A Ukrainian minister ended a visit to India Wednesday after appealing for humanitarian aid and diplomatic backing from New Delhi, which has avoided condemning Russia’s invasion of its European neighbour.
Prime Minister Narendra Modi’s government has walked a tightrope between India’s increased security cooperation with Western countries and its reliance on Moscow for defence and oil imports.
Emine Dzhaparova, Kyiv’s first deputy foreign minister, met her Indian counterpart this week in the first face-to-face talks between the two countries since the conflict began last year.
Dzhaparova requested medicines and medical equipment and passed along a letter from Ukrainian President Volodymyr Zelensky addressed to Modi, a statement from India’s foreign ministry said on Wednesday.
“Ms Dzhaparova, during her visit, highlighted Ukraine’s desire to build a stronger and closer relationship with India,” it said.
Dzhaparova told a think tank in New Delhi on Tuesday she believed India could play a greater role in ending the war.

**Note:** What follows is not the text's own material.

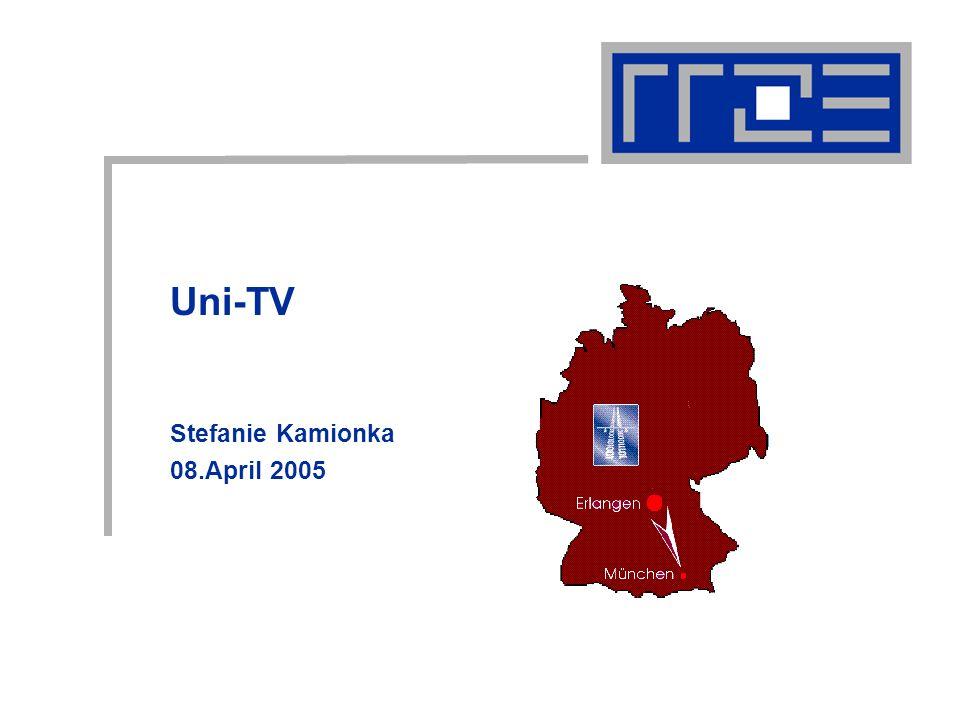 Uni-TV08.04.05Stefanie.Kamionka@rrze.uni-erlangen.de2 Gliederung Partnerschaften Videoübertragung Aufzeichnung Lifeübertragung Störung der Übertragung Checkliste für die Optimierung Hinweis an den Referenten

“We welcome any effort that is directed at resolving the war,” she told the audience, urging India to use this year’s G20 presidency to draw attention to the conflict.
India has stopped short of publicly denouncing the invasion but Modi told Russian President Vladimir Putin last year this was “not a time for war”, comments seen as a rebuke to Moscow.
India’s long-standing security ties with Russia have put New Delhi in an awkward diplomatic position and, while it has called for an end to hostilities in Ukraine, it has refused to condemn the invasion outright.
India is also snapping up discounted crude from Russia, resisting Western pressure to freeze out Moscow.
It has opted instead to strengthen trade ties with its long-standing ally — with the added benefits of tempering inflation while saving public money.